All the bonkers outfits and animal costumes are a fast-track to getting your mug on the jumbo TV screens either side of the main stage. Which brings us to the "T.O." camera man and the First Law of Download. If you are a girl sat on the shoulders of your friend and should the "T.O." camera ever be focussed on you, it is imperative you whip up your top and jiggle what your mother gave you. Ideally sans bra. Avec is a poor second and, quite frankly, cheating. This is metal's equivalent to the Mexican wave and gets everyone through even the most proggy guitar noodling or endless that's-me-at-the-bar drum solos. Who first laid down this law in the statutes of metal? Almost definitely Ozzy Osbourne, while summoning demons with Jimmy Page and Alice Cooper at Aleister Crowley's hunting lodge in 1970.

Now to the music. To be utterly crass and glib for a moment, one can make an arbitrary divide between those bands that veer towards more classic rock sounds of operatic yowling vocals coupled with widdly guitar wig-outs and those that favour guttural roaring and down-tuned guitars. Simply put: Guns n Roses and Iron Maiden are in the former camp, Korn and Slipknot in the latter. That's not to say that many bands don't do both, but it's the broadest of brushstrokes to give you a basic picture. Yes alright, metal fans. Abuse in the Comments section, if you please.

Now I love a healthy dollop of nu-metal, screamo and inhaled vocals but this weekend I found myself erring towards the classic rock end. Maybe my ever-quickening age, or it could be because guitar solos and singalong-able choruses tend to feel more involving in a festival atmosphere. Anyway, that's the way it went and what led me to my surprise band of the festival.

Uriah Heep. Yup, still going. Yes, looking like 100 year old wizards. But delivering such a freaking good time thanks to the singer's Valhalla wailing and Gandalf-guitarist's nimble fretboard fingery. They made me smile from ear to ear, had me hollering like a Jack Black loon (so this was his inspiration!) and brought a sentimental tear to my bleary eyes. Or was that still traces of the 'liquid' that someone jettisoned over our heads during the last chorus?

"Where were you in 1974?" asks the singer. The young guy next to me tries to work out whether his Dad was born then. In this write-up I refuse to call them or anyone else "veteran rockers". And that stands for all the bands I saw over the weekend. Whether they are fresh-faced young uns or grizzled war horses, age is just a number. You either rock or you don't. And Uriah Heep rocked.

As did Black Star Riders (effectively Thin Lizzy without Phil Lynott), Queens of the Stone Age ("We'll play you something to get laid to"), Europe (still blinded by Joey Tempest's snow-white teeth), Motorhead (Lemmy's voice almost inaudibly glued together with whiskey, fags and phlegm), Slipknot, Iron Maiden, Black Stone Cherry and Gogol Bordello (who could power an entire festival by themselves) to mention just a few. And watch out for new kids on the rock block, Lonely The Brave. Their vocalist has a mammoth arena-filling voice and it will only be a matter of time before they do so.

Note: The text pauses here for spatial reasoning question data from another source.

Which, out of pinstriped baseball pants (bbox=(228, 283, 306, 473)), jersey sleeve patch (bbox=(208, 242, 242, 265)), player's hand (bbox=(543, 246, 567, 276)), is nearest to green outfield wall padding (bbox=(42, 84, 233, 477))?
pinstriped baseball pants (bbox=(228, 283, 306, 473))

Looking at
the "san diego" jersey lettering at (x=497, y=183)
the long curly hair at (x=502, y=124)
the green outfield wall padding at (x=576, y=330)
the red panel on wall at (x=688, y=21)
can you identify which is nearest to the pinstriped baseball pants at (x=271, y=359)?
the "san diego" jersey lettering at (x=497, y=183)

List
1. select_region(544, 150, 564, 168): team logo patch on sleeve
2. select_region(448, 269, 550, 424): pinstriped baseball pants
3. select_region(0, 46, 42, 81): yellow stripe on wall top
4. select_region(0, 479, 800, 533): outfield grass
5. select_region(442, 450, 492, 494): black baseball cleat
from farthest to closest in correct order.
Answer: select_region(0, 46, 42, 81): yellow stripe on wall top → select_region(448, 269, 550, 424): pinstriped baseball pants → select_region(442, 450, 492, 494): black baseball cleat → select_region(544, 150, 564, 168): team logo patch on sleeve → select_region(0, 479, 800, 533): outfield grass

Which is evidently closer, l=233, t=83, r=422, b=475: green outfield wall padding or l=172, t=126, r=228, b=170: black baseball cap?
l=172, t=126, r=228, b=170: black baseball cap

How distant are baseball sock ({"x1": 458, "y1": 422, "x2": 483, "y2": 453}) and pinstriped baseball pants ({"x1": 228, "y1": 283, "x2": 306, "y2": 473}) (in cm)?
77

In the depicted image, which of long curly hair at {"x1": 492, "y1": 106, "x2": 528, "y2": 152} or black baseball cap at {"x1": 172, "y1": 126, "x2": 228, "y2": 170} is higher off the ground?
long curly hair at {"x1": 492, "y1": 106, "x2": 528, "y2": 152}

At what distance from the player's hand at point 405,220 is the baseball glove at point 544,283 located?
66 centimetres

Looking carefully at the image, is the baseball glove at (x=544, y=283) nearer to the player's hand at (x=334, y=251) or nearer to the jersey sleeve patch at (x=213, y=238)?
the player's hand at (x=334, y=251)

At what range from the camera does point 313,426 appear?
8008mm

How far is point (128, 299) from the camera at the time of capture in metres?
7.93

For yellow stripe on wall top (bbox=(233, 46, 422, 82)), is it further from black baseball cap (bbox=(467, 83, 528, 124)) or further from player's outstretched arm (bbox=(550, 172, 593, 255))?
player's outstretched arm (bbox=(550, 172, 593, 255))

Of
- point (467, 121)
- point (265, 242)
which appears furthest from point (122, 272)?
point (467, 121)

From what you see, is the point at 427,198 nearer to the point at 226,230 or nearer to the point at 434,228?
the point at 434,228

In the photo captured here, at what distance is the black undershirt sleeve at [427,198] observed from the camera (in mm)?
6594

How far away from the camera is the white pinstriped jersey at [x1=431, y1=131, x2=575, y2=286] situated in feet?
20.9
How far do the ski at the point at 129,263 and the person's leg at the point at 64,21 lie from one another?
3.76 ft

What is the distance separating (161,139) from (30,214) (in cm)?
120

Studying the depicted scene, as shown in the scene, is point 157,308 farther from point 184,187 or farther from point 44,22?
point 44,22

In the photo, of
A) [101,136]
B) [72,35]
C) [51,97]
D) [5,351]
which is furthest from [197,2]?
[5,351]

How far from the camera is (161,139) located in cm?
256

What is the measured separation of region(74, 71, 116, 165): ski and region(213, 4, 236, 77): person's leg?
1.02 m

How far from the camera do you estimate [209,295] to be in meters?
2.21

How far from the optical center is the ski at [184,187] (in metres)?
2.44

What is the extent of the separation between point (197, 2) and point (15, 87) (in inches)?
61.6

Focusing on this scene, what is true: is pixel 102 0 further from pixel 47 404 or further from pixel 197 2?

And so the highlights? The whole thing I think it's sick. You really have to experience Slipknot once before you die. I've seen them twice already but the menace and "dark positivity" that emanates from them is worth a bad case of festival-knee and achy breaky back from standing for hours on end. They may have lost their beloved bassist Paul but they still create a compelling rock-horror show that defies you ever to look away.

As well as the myriad of bands, unique sights, sounds and smells over the weekend, Iron Maiden kicking off their set with a Spitfire fly-past has to be somewhere at the top. If Bruce Dickinson had parachuted out, leaving the fighter plane to crash into nearby Donington Hall things would have been topped off nicely, but it certainly set the seal on a good-natured, riff-roaring and screamed-hoarse weekend that had my Midlands-tanned face grinning daftly all the way back home.

"Take care of yourselves, Downloaders" says the miked-up security guard manning the traffic lights as we head through drizzly darkness for the exit. "And remember. This isn't rain. It's the cleansing waters of metal."